Additionally, we observed that the combined effects of systemic inflammation and BMI were greater than the sum of their individual impacts. Relative to individuals with low hs-CRP and BMI < 23, those with concomitant systemic inflammation and overweight/obese status had up to three-times greater odds of being insulin resistant. In our study, there was a relatively modest synergistic interaction between elevated serum hs-CRP levels and overweight/obese status on the OR of insulin resistance, and approximately 24% and 29% of effects were attributable to additive interactions in men and women, respectively. These results are in accordance with the findings of an earlier study that identified a significant interaction between body size and serum hs-CRP on insulin resistance in a cohort of Japanese adults aged 35–69 years23.

Mechanistically, systemic inflammation and obesity may affect insulin resistance via several pathways. Notably, fat accumulation in the liver or adipose tissues has been found to induce the production of pro-inflammatory cytokines, such as tumour necrosis factor alpha (TNF-α) and IL-626,27. These adipocyte-produced cytokines stimulate hepatic CRP production and activation of the innate immune system28,29. An in vivo in mice found that chronic exposure to IL-6 impairs insulin receptor signalling in primary hepatocytes30. Therefore, increased TNF-α and/or IL-6 secretion may be responsible for the observed relationship between elevated serum hs-CRP and IR. Furthermore, inflammation may promote the development of IR by triggering the development of hypertension by influencing platelet adhesion, aggregation, and oxidant production31. Moreover, prior studies suggest that subclinical inflammation leads to diminished nitric oxide synthesis in endothelial cells and endothelial dysfunction, which promotes IR3235. Additional studies are required to clarify the precise mechanisms and establish the causal effects of systemic inflammation and obesity on insulin sensitivity.
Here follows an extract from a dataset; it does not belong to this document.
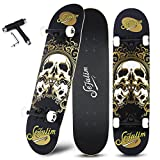 Best Cruising Skateboards - Sefulim 31x8 Complete Skull Skateboards Outdoor Street Concave Review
The present study has several strengths. First, this study features a nationally representative sample that surveyed a large sample of Korean adults using standardised questionnaires and laboratory procedures. Hence, the findings are likely to be generalizable to the overall Korean population. Furthermore, we attempted to minimise potential bias due to reverse causation by excluding participants with a diabetes and those who use anti-diabetic medication. However, our results should be considered in light of certain limitations. First, important questions that arises from these observations is whether adiposity-induced inflammation precedes IR or vice versa, and whether this relationship is bidirectional, particularly in the pathophysiology of T2DM. A cross-sectional study design with a single assessment of hs-CRP limits inferences regarding the temporal relationship between hs-CRP and IR. Therefore, prospective cohort studies may provide a better context for answering these questions. Second, the self-reporting of health-related factors and history of cardiovascular diseases could have led to recall bias. Lastly, although a wide spectrum of confounders was included in the adjustments, the presence of certain residual or undetected confounding factors cannot be completely ruled out.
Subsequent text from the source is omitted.